Not one to give up on a good thing, Vitaly has continued posting a series of Vines in which he “helps the homeless”.
It’s got to the point where YouTube stars are not even bothering to use real homeless people.
“We found this homeless man who does great Breaking Bad impressions and brought him lunch in exchange for a performance,” the video description proclaims modestly. A heartwarming tale, except the homeless guy is a professional actor called Miles Allen.
Roman Atwood runs a YouTube “prank” channel with an inexplicably high number of views. In this video he cleverly leverages the help-a-hobo theme to give his Christmas special that viral edge.
“Feed the homeless, you feed your own happiness,” proclaims the description to, “Beautiful reactions from Homeless getting Free Food.”
They say charity is a selfish act, but it’s never been so obvious as here.

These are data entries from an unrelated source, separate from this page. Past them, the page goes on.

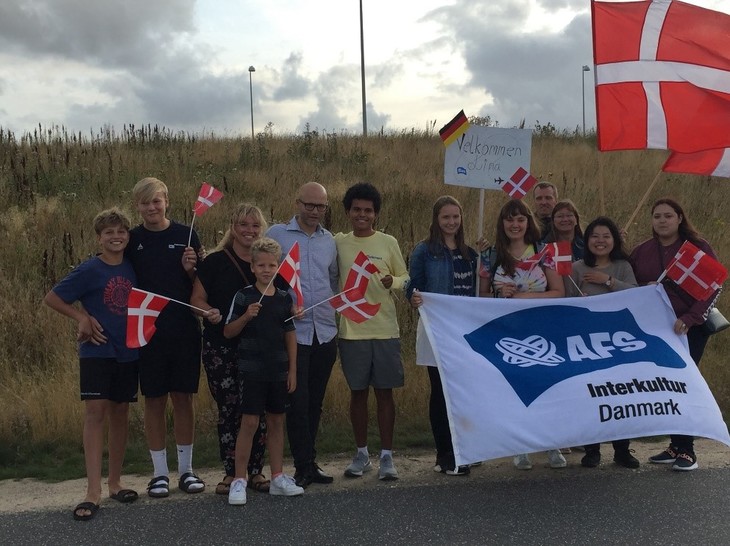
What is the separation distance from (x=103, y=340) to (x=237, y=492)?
1.39 meters

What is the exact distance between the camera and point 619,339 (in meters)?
5.51

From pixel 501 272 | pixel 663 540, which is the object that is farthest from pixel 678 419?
pixel 501 272

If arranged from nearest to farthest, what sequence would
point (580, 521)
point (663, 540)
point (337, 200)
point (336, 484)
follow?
point (663, 540), point (580, 521), point (336, 484), point (337, 200)

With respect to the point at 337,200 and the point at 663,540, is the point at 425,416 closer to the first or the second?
the point at 663,540

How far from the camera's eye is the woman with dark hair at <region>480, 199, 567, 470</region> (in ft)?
18.4

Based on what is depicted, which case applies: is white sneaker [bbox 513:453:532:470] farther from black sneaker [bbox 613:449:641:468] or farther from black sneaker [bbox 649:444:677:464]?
black sneaker [bbox 649:444:677:464]

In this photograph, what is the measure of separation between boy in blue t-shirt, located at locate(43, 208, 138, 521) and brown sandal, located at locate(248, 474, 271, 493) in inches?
31.8

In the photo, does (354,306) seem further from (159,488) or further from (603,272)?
(603,272)

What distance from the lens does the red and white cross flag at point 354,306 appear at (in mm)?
5277

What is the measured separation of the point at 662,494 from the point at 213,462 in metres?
3.50

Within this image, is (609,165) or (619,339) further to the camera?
(609,165)

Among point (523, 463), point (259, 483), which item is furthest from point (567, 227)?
point (259, 483)

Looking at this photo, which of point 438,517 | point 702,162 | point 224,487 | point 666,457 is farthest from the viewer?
point 702,162

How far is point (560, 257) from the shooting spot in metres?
5.55
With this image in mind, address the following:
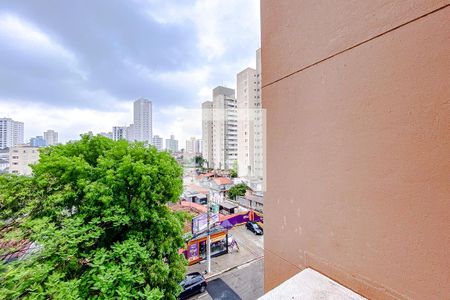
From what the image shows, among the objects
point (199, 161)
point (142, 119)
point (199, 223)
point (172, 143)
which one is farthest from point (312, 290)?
point (172, 143)

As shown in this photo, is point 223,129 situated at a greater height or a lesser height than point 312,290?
greater

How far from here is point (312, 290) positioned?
111 cm

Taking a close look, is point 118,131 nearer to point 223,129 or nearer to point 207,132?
point 207,132

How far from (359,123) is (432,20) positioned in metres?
0.45

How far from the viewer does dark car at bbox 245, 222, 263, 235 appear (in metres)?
14.6

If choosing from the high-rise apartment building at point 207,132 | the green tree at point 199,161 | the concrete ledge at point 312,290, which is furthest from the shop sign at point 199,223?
the green tree at point 199,161

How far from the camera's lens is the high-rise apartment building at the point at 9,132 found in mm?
45625

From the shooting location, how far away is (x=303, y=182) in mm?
1282

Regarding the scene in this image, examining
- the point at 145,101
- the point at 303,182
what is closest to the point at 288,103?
the point at 303,182

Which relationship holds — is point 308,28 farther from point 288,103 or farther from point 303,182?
point 303,182

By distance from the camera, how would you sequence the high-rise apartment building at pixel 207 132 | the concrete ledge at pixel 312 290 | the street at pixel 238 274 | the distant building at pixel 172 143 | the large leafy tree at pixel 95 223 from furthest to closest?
the distant building at pixel 172 143
the high-rise apartment building at pixel 207 132
the street at pixel 238 274
the large leafy tree at pixel 95 223
the concrete ledge at pixel 312 290

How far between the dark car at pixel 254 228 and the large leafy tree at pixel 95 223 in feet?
31.1

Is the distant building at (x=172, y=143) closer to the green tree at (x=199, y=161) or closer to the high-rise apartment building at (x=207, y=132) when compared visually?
the green tree at (x=199, y=161)

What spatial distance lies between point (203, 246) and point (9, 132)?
61.4 metres
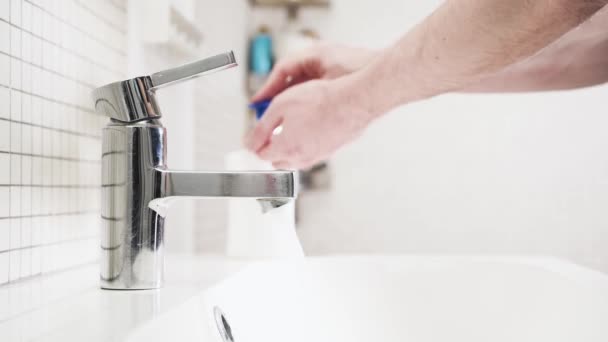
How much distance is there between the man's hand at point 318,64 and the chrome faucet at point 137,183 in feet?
1.03

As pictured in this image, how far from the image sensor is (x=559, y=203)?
1797 mm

Not happy with making money by filming a homeless man’s dancing moustache, the people behind “whatever” came back to film part two. They gave him $3,000, the majority of which they crowd-funded and some “limited edition whatever T-shirts”. Which must have come in handy.
With higher aspirations than the one-hit wonder, GiveBackFilms is an entire channel dedicated giving-money-to-the-poor type stunts.
It’s a lucrative business: in two months they’ve racked up nearly two million hits.
Is your self-promotional magic channel not doing too well? You could do some practice and up your magic game… or you could draft in some homeless people to boost your view count.
The undisputed winner of our hobo-whoring hall of shame is the monstrous Dennis Roady, who pretended to be a homeless veteran on Veterans Day to cash in other people’s generosity. He then distributed the ill-gotten gains of his begging to others in need.